Installed a Sense this weekend on a 400a electrical service

I thought others might find this information useful.

I was able to install a Sense unit on this 400a (well technically “class 320” meter whatever that means) this weekend.

Now technically there are a few challenges with this installation:

  1. You need power company cooperation since these CT’s are in the locked side of the meter can
  2. The Sense CT’s are technically only rated for 200a - it is unclear how things will look when current goes over 200a - this will be rare, but on this install it certainly could happen
  3. The Sense unit is probably not technically rated for installation in an outdoor cabinet - we will see how durable it is temperature wise - while this is a nice tight enclosure, it could get hot in the summer and cold/humid in the winter

For those that might find it useful: The Sense CT’s fit just fine over the 350 MCM Aluminum cable that the power company used to feed the meter pan.

Note that we did use a snap in plastic bushing between the two sides of the meter can so as to not abrade the CT wires.

It is working perfectly so far!

I ran a ton of load last night as a test. I could have fired up another 40kw worth of furnace heat strips, but I figured that would be really mean to the power companies 25kVA transformer.

### GOALS
(a) Please copy the part of the Sense installation post from "Installed a Sense" to "means) this weekend.".
(b) Continue the post about installing a Sense unit on a 400a service from where it stops.
The items aren't needed here.

### SUPPLIED INFORMATION
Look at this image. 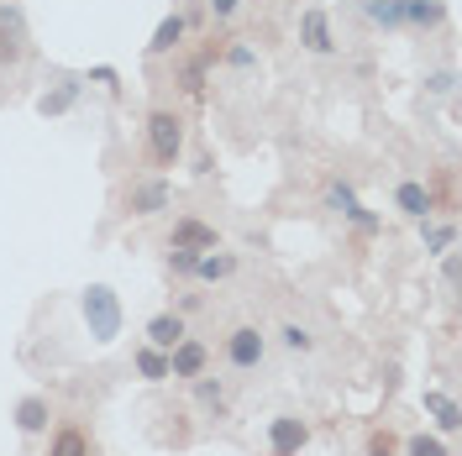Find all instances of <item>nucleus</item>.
<instances>
[{
	"instance_id": "13",
	"label": "nucleus",
	"mask_w": 462,
	"mask_h": 456,
	"mask_svg": "<svg viewBox=\"0 0 462 456\" xmlns=\"http://www.w3.org/2000/svg\"><path fill=\"white\" fill-rule=\"evenodd\" d=\"M236 268H242V257L236 252H200V268H195V278L200 284H226V278H236Z\"/></svg>"
},
{
	"instance_id": "8",
	"label": "nucleus",
	"mask_w": 462,
	"mask_h": 456,
	"mask_svg": "<svg viewBox=\"0 0 462 456\" xmlns=\"http://www.w3.org/2000/svg\"><path fill=\"white\" fill-rule=\"evenodd\" d=\"M300 42H305V53H316V58H331V53H337L331 16H326L320 5H305V11H300Z\"/></svg>"
},
{
	"instance_id": "25",
	"label": "nucleus",
	"mask_w": 462,
	"mask_h": 456,
	"mask_svg": "<svg viewBox=\"0 0 462 456\" xmlns=\"http://www.w3.org/2000/svg\"><path fill=\"white\" fill-rule=\"evenodd\" d=\"M27 58V37H16V32L0 27V68H16Z\"/></svg>"
},
{
	"instance_id": "7",
	"label": "nucleus",
	"mask_w": 462,
	"mask_h": 456,
	"mask_svg": "<svg viewBox=\"0 0 462 456\" xmlns=\"http://www.w3.org/2000/svg\"><path fill=\"white\" fill-rule=\"evenodd\" d=\"M200 372H210V346L195 342V336H184V342L169 351V378H179V383H195Z\"/></svg>"
},
{
	"instance_id": "15",
	"label": "nucleus",
	"mask_w": 462,
	"mask_h": 456,
	"mask_svg": "<svg viewBox=\"0 0 462 456\" xmlns=\"http://www.w3.org/2000/svg\"><path fill=\"white\" fill-rule=\"evenodd\" d=\"M441 22H447V0H404V27L436 32Z\"/></svg>"
},
{
	"instance_id": "28",
	"label": "nucleus",
	"mask_w": 462,
	"mask_h": 456,
	"mask_svg": "<svg viewBox=\"0 0 462 456\" xmlns=\"http://www.w3.org/2000/svg\"><path fill=\"white\" fill-rule=\"evenodd\" d=\"M352 205H357V189H352V184H326V210L346 215Z\"/></svg>"
},
{
	"instance_id": "17",
	"label": "nucleus",
	"mask_w": 462,
	"mask_h": 456,
	"mask_svg": "<svg viewBox=\"0 0 462 456\" xmlns=\"http://www.w3.org/2000/svg\"><path fill=\"white\" fill-rule=\"evenodd\" d=\"M363 16L383 32H400L404 27V0H363Z\"/></svg>"
},
{
	"instance_id": "21",
	"label": "nucleus",
	"mask_w": 462,
	"mask_h": 456,
	"mask_svg": "<svg viewBox=\"0 0 462 456\" xmlns=\"http://www.w3.org/2000/svg\"><path fill=\"white\" fill-rule=\"evenodd\" d=\"M48 456H89V435H85L79 425H63V430L53 435Z\"/></svg>"
},
{
	"instance_id": "18",
	"label": "nucleus",
	"mask_w": 462,
	"mask_h": 456,
	"mask_svg": "<svg viewBox=\"0 0 462 456\" xmlns=\"http://www.w3.org/2000/svg\"><path fill=\"white\" fill-rule=\"evenodd\" d=\"M189 388H195V404H200V409H210V415H221V409H226V383H221V378L200 372Z\"/></svg>"
},
{
	"instance_id": "5",
	"label": "nucleus",
	"mask_w": 462,
	"mask_h": 456,
	"mask_svg": "<svg viewBox=\"0 0 462 456\" xmlns=\"http://www.w3.org/2000/svg\"><path fill=\"white\" fill-rule=\"evenodd\" d=\"M310 446V425L300 415H273L268 420V456H300Z\"/></svg>"
},
{
	"instance_id": "22",
	"label": "nucleus",
	"mask_w": 462,
	"mask_h": 456,
	"mask_svg": "<svg viewBox=\"0 0 462 456\" xmlns=\"http://www.w3.org/2000/svg\"><path fill=\"white\" fill-rule=\"evenodd\" d=\"M279 342H284V351H294V357H305V351H316V336L300 325V320H289L284 331H279Z\"/></svg>"
},
{
	"instance_id": "31",
	"label": "nucleus",
	"mask_w": 462,
	"mask_h": 456,
	"mask_svg": "<svg viewBox=\"0 0 462 456\" xmlns=\"http://www.w3.org/2000/svg\"><path fill=\"white\" fill-rule=\"evenodd\" d=\"M452 85H457V79H452L447 68H441V74H431V79H426V89H431V95H452Z\"/></svg>"
},
{
	"instance_id": "1",
	"label": "nucleus",
	"mask_w": 462,
	"mask_h": 456,
	"mask_svg": "<svg viewBox=\"0 0 462 456\" xmlns=\"http://www.w3.org/2000/svg\"><path fill=\"white\" fill-rule=\"evenodd\" d=\"M147 158L158 169H179V158H184V115L169 105L147 111Z\"/></svg>"
},
{
	"instance_id": "10",
	"label": "nucleus",
	"mask_w": 462,
	"mask_h": 456,
	"mask_svg": "<svg viewBox=\"0 0 462 456\" xmlns=\"http://www.w3.org/2000/svg\"><path fill=\"white\" fill-rule=\"evenodd\" d=\"M184 32H189V16L184 11H169L158 27H152V37H147V58H169L184 48Z\"/></svg>"
},
{
	"instance_id": "9",
	"label": "nucleus",
	"mask_w": 462,
	"mask_h": 456,
	"mask_svg": "<svg viewBox=\"0 0 462 456\" xmlns=\"http://www.w3.org/2000/svg\"><path fill=\"white\" fill-rule=\"evenodd\" d=\"M394 210H400L404 221H431V210H436L431 184H420V178H400V189H394Z\"/></svg>"
},
{
	"instance_id": "19",
	"label": "nucleus",
	"mask_w": 462,
	"mask_h": 456,
	"mask_svg": "<svg viewBox=\"0 0 462 456\" xmlns=\"http://www.w3.org/2000/svg\"><path fill=\"white\" fill-rule=\"evenodd\" d=\"M74 100H79V79H63L58 89H48V95L37 100V111L42 115H63V111H74Z\"/></svg>"
},
{
	"instance_id": "2",
	"label": "nucleus",
	"mask_w": 462,
	"mask_h": 456,
	"mask_svg": "<svg viewBox=\"0 0 462 456\" xmlns=\"http://www.w3.org/2000/svg\"><path fill=\"white\" fill-rule=\"evenodd\" d=\"M79 315H85L89 336L100 346H111L116 336H121V299H116L111 284H89L85 294H79Z\"/></svg>"
},
{
	"instance_id": "11",
	"label": "nucleus",
	"mask_w": 462,
	"mask_h": 456,
	"mask_svg": "<svg viewBox=\"0 0 462 456\" xmlns=\"http://www.w3.org/2000/svg\"><path fill=\"white\" fill-rule=\"evenodd\" d=\"M143 336H147V346H158V351H173V346L189 336V325H184V315L158 310V315H152V320L143 325Z\"/></svg>"
},
{
	"instance_id": "12",
	"label": "nucleus",
	"mask_w": 462,
	"mask_h": 456,
	"mask_svg": "<svg viewBox=\"0 0 462 456\" xmlns=\"http://www.w3.org/2000/svg\"><path fill=\"white\" fill-rule=\"evenodd\" d=\"M11 420H16V430H22V435H42V430H48V420H53V404L42 399V394H27V399H16Z\"/></svg>"
},
{
	"instance_id": "6",
	"label": "nucleus",
	"mask_w": 462,
	"mask_h": 456,
	"mask_svg": "<svg viewBox=\"0 0 462 456\" xmlns=\"http://www.w3.org/2000/svg\"><path fill=\"white\" fill-rule=\"evenodd\" d=\"M169 247H184V252H216L221 247V231L200 221V215H179L169 231Z\"/></svg>"
},
{
	"instance_id": "32",
	"label": "nucleus",
	"mask_w": 462,
	"mask_h": 456,
	"mask_svg": "<svg viewBox=\"0 0 462 456\" xmlns=\"http://www.w3.org/2000/svg\"><path fill=\"white\" fill-rule=\"evenodd\" d=\"M200 305H205L200 294H179V299H173V315H195Z\"/></svg>"
},
{
	"instance_id": "26",
	"label": "nucleus",
	"mask_w": 462,
	"mask_h": 456,
	"mask_svg": "<svg viewBox=\"0 0 462 456\" xmlns=\"http://www.w3.org/2000/svg\"><path fill=\"white\" fill-rule=\"evenodd\" d=\"M205 11H210L216 27H226V22H236V16L247 11V0H205Z\"/></svg>"
},
{
	"instance_id": "14",
	"label": "nucleus",
	"mask_w": 462,
	"mask_h": 456,
	"mask_svg": "<svg viewBox=\"0 0 462 456\" xmlns=\"http://www.w3.org/2000/svg\"><path fill=\"white\" fill-rule=\"evenodd\" d=\"M426 415L436 420V430H441V435H457V430H462V409H457V399H452V394H436V388H426Z\"/></svg>"
},
{
	"instance_id": "34",
	"label": "nucleus",
	"mask_w": 462,
	"mask_h": 456,
	"mask_svg": "<svg viewBox=\"0 0 462 456\" xmlns=\"http://www.w3.org/2000/svg\"><path fill=\"white\" fill-rule=\"evenodd\" d=\"M368 456H394V446H389V441H374V446H368Z\"/></svg>"
},
{
	"instance_id": "30",
	"label": "nucleus",
	"mask_w": 462,
	"mask_h": 456,
	"mask_svg": "<svg viewBox=\"0 0 462 456\" xmlns=\"http://www.w3.org/2000/svg\"><path fill=\"white\" fill-rule=\"evenodd\" d=\"M0 27L16 32V37H27V22H22V11H16V5H0Z\"/></svg>"
},
{
	"instance_id": "33",
	"label": "nucleus",
	"mask_w": 462,
	"mask_h": 456,
	"mask_svg": "<svg viewBox=\"0 0 462 456\" xmlns=\"http://www.w3.org/2000/svg\"><path fill=\"white\" fill-rule=\"evenodd\" d=\"M89 79H95V85H106V89H116V79H121V74H116L111 63H100V68H89Z\"/></svg>"
},
{
	"instance_id": "29",
	"label": "nucleus",
	"mask_w": 462,
	"mask_h": 456,
	"mask_svg": "<svg viewBox=\"0 0 462 456\" xmlns=\"http://www.w3.org/2000/svg\"><path fill=\"white\" fill-rule=\"evenodd\" d=\"M404 456H452V451H447L436 435H410V441H404Z\"/></svg>"
},
{
	"instance_id": "27",
	"label": "nucleus",
	"mask_w": 462,
	"mask_h": 456,
	"mask_svg": "<svg viewBox=\"0 0 462 456\" xmlns=\"http://www.w3.org/2000/svg\"><path fill=\"white\" fill-rule=\"evenodd\" d=\"M195 268H200V252L169 247V273H173V278H195Z\"/></svg>"
},
{
	"instance_id": "16",
	"label": "nucleus",
	"mask_w": 462,
	"mask_h": 456,
	"mask_svg": "<svg viewBox=\"0 0 462 456\" xmlns=\"http://www.w3.org/2000/svg\"><path fill=\"white\" fill-rule=\"evenodd\" d=\"M452 242H457V226H452V221H420V247L431 257H447Z\"/></svg>"
},
{
	"instance_id": "3",
	"label": "nucleus",
	"mask_w": 462,
	"mask_h": 456,
	"mask_svg": "<svg viewBox=\"0 0 462 456\" xmlns=\"http://www.w3.org/2000/svg\"><path fill=\"white\" fill-rule=\"evenodd\" d=\"M268 362V336L258 325H231L226 331V368L231 372H258Z\"/></svg>"
},
{
	"instance_id": "4",
	"label": "nucleus",
	"mask_w": 462,
	"mask_h": 456,
	"mask_svg": "<svg viewBox=\"0 0 462 456\" xmlns=\"http://www.w3.org/2000/svg\"><path fill=\"white\" fill-rule=\"evenodd\" d=\"M173 205V184L163 178V173H152V178H137L132 189H126V215H163Z\"/></svg>"
},
{
	"instance_id": "23",
	"label": "nucleus",
	"mask_w": 462,
	"mask_h": 456,
	"mask_svg": "<svg viewBox=\"0 0 462 456\" xmlns=\"http://www.w3.org/2000/svg\"><path fill=\"white\" fill-rule=\"evenodd\" d=\"M221 63H231L236 74H247V68H258V48L253 42H231V48H221Z\"/></svg>"
},
{
	"instance_id": "24",
	"label": "nucleus",
	"mask_w": 462,
	"mask_h": 456,
	"mask_svg": "<svg viewBox=\"0 0 462 456\" xmlns=\"http://www.w3.org/2000/svg\"><path fill=\"white\" fill-rule=\"evenodd\" d=\"M342 221H346V226H352V231H363V236H378V231H383V221H378V215H374V210H368V205H363V200L352 205V210H346Z\"/></svg>"
},
{
	"instance_id": "20",
	"label": "nucleus",
	"mask_w": 462,
	"mask_h": 456,
	"mask_svg": "<svg viewBox=\"0 0 462 456\" xmlns=\"http://www.w3.org/2000/svg\"><path fill=\"white\" fill-rule=\"evenodd\" d=\"M137 372H143L147 383H169V351H158V346H137Z\"/></svg>"
}]
</instances>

### RESULTS
(a)
Installed a Sense this weekend on a 400a electrical service

I thought others might find this information useful.

I was able to install a Sense unit on this 400a (well technically “class 320” meter whatever that means) this weekend.

(b)
I would love it if Sense made some CT’s that were actually rated for 400a, and perhaps options for larger CT’s as well such that you might be able to get multiple cables through the same set of CT’s in some installation situations.

Also, this installation might be able to be accomplished (without having to get into the power company side of the meter pan) by using two sets of 200a CT’s - perhaps one plugged into the main CT jack on the Sense, and the other plugged into the Solar CT jack on the Sense? Not sure if the two jacks are calibrated differently or anything, but that could be a slick way to support 400a services in some situations.

Oh, and we did clean up the install before we were done, I just wanted to show the part where the meter can was open.


Nothing “bad” should happen if you hit the 200A mark, i.e., nothing dangerous. You’re probably aware of that, but I should make that clear for everyone else. Still, we do not advise it as it’s beyond the CT rating (higher rated CTs are certainly possible in the future). Above 200A, you’ll likely see clipping in the Power Meter and device detection could be negatively affected.

As for outdoor installs, we actually do have guidelines for these at the bottom of our Compatibility page:

Thanks for the clarification on outdoor installs! Glad to see that Sense supports them (within certain limits).

Does the Sense unit have a temperature sensor inside of it somewhere? If not an ambient temp sensor, then perhaps one of the chips or the CPU you are using has something built in?

It would be interesting to see graphs in order to understand how hot/cold the unit is getting.

We do not have a temperature sensor on the monitor. You could utilize something like an Elgato Eve Degree or other connected temperature sensor though. There’s some pretty cheap ones out there.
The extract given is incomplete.